Reestruturação na direção

Para dar corpo ao novo modelo de negócio, a Raccoon está ampliando também o seu time de diretores e gerentes, valorizando pratas da casa: ninguém veio de fora, todos os novos diretores já eram colaboradores da empresa. Vale ressaltar que todos os novos diretores e gerentes também se tornam sócios da Raccoon.

A nova gestão conta com André Palis (CEO), Túlio Kehdi (Chief Staff Officer), Leonardo Araújo (VP de Operações), Lucas Palhares Ferreira  (Diretor de Negócios e CMO),  Carlos Pereira Lopes (CTO), Felipe Carvalho (Diretor de Inbound Marketing e Inovação), Diego Bertolini (Diretor de Administrativo, Financeiro e RH), Michelle Massaro (Diretora de Operações de Mídia e Marketing) e Vitor De Angeli Camargo (Diretor de Operações de Mídia e Marketing). Além disso, Ramon Tranches e Maria Luiza Castro, ambos Gerentes de Operações de Mídia e Marketing, também assumem como sócios da empresa.

“Me orgulho de encontrar dentro da nossa própria empresa pessoas absolutamente preparadas para o desafio que vamos encarar. Muitos desses profissionais foram literalmente formados in house, o que nos mostra que essa decisão foi acertada”, diz Palis.
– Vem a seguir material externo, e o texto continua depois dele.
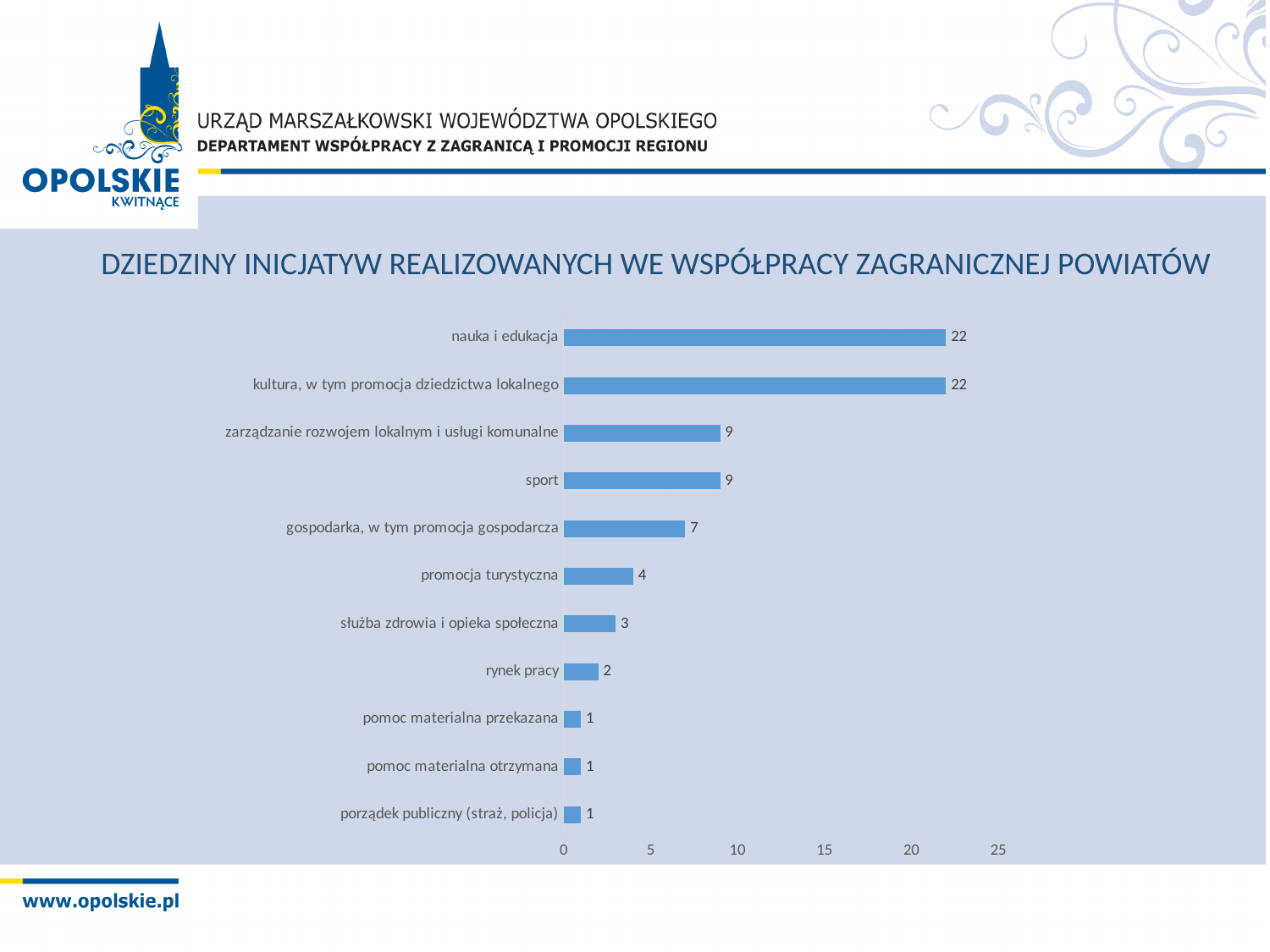
What is the value for "gospodarka, w tym promocja gospodarcza"? 7 What is the value for "promocja turystyczna"? 4 What kind of chart is shown on the slide? bar chart How many categories are shown in the chart? 11 What is the value for "sport"? 9 What is the difference between the values for "kultura, w tym promocja dziedzictwa lokalnego" and "sport"? 13 What is the difference between the values for "gospodarka, w tym promocja gospodarcza" and "promocja turystyczna"? 3 What is the value for "nauka i edukacja"? 22 Is the value for "nauka i edukacja" greater or less than 20? greater What is the value for "rynek pracy"? 2 Which has a larger value, "zarządzanie rozwojem lokalnym i usługi komunalne" or "rynek pracy"? zarządzanie rozwojem lokalnym i usługi komunalne What is the value for "służba zdrowia i opieka społeczna"? 3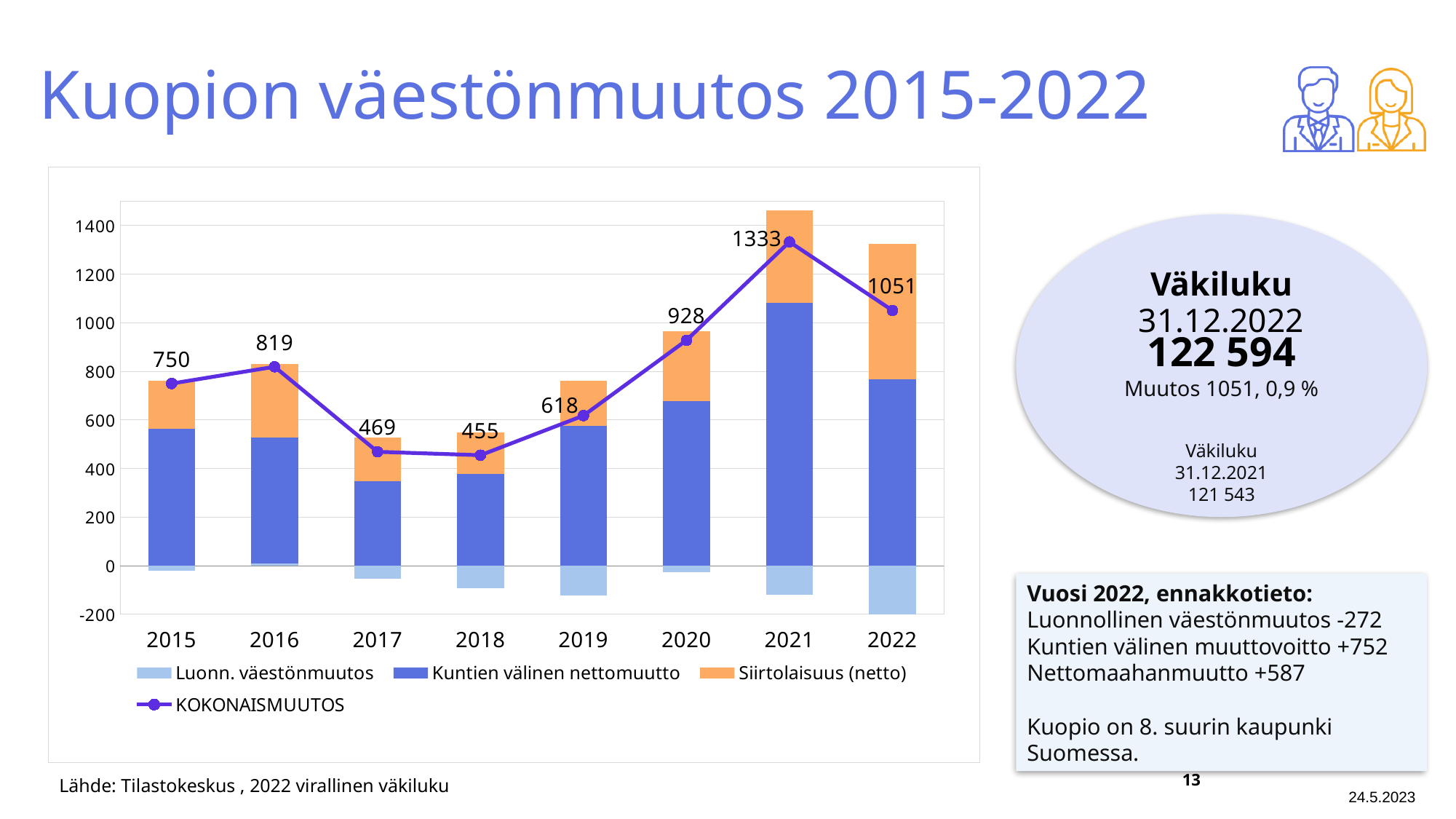
Does the KOKONAISMUUTOS value rise or fall from 2018 to 2021? rise What kind of chart is shown on the slide? Stacked bar chart with a line What is the KOKONAISMUUTOS value for 2021? 1333 Which year has the highest KOKONAISMUUTOS value? 2021 Which year has a larger KOKONAISMUUTOS value, 2016 or 2020? 2020 How many series does the chart legend list? 4 What is the KOKONAISMUUTOS value for 2018? 455 What is the KOKONAISMUUTOS value for 2022? 1051 What is the difference between the KOKONAISMUUTOS values for 2021 and 2022? 282 Which year has the lowest KOKONAISMUUTOS value? 2018 How many years are shown on the x axis of the chart? 8 Is the Kuntien välinen nettomuutto value for 2021 greater or less than 1000? greater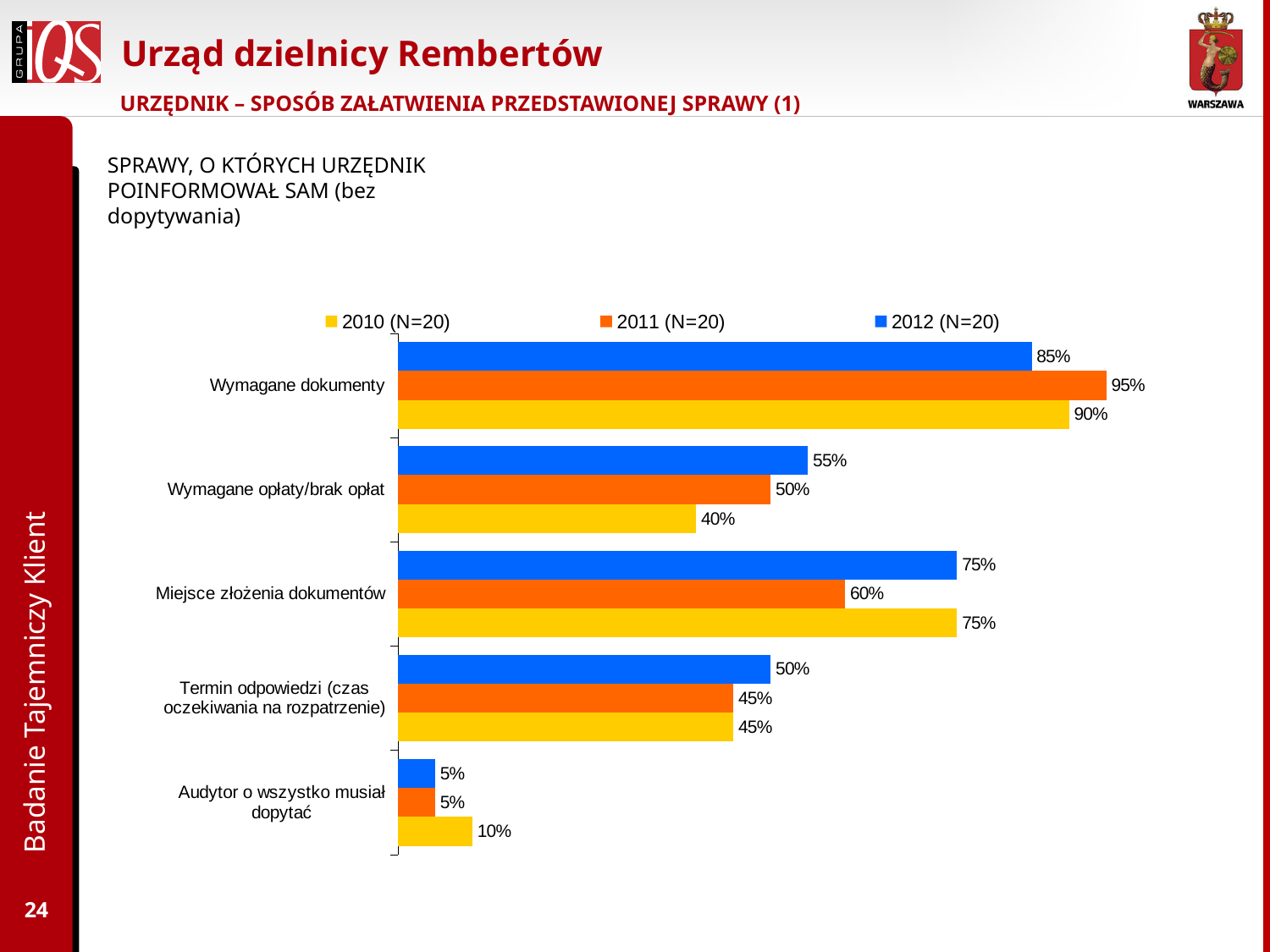
What is the value for 'Termin odpowiedzi (czas oczekiwania na rozpatrzenie)' in the 2012 (N=20) series? 50% What is the value for 'Wymagane opłaty/brak opłat' in the 2010 (N=20) series? 40% How many series does the legend list? 3 What kind of chart is shown on the slide? Bar chart How many categories are shown on the chart? 5 For 'Wymagane opłaty/brak opłat', which series has the larger value: 2010 (N=20) or 2012 (N=20)? 2012 (N=20) Which colour represents the 2011 (N=20) series in the legend? Orange Which category has the lowest value in the 2010 (N=20) series? Audytor o wszystko musiał dopytać What is the value for 'Wymagane dokumenty' in the 2011 (N=20) series? 95% What is the difference between the 2011 and 2012 values for 'Miejsce złożenia dokumentów'? 15% Which category has the highest value in the 2012 (N=20) series? Wymagane dokumenty What is the value for 'Miejsce złożenia dokumentów' in the 2012 (N=20) series? 75%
Perspectiva de crescimento

A Raccoon registra um crescimento consistente ao longo dos seus sete anos. Em média, a empresa cresce 50% ao ano. “Quando você tem 10 clientes e sobe para 15, 50% significa uma coisa. Quando você tem 100 e sobe para 150, significa outra. São 50 mais, não 5. E quando tudo isso se mantém no médio e longo prazo, significa que estamos oferecendo algo que realmente está agregando. Havia um gap lá atrás, as coisas foram mudando, mas ainda há gaps que a Raccoon segue capaz de preencher. A transformação digital continua”, avalia Palis.

Agora, em 2021, a empresa pretende crescer um pouco mais. “Nossa estimativa é crescer 60%. Esse ano ainda tende a ser complexo, a pandemia está aí, não se sabe ao certo como as coisas vão ficar. Mas, de fato, o mercado está mais aberto e nós estamos bastante estruturados para atuar em toda a cadeia. Ficamos felizes em dizer que a Raccoon pode fazer parte da solução, pode ajudar negócios a se reinventarem e se posicionarem de maneira mais efetiva nesse cenário”, completa Palis.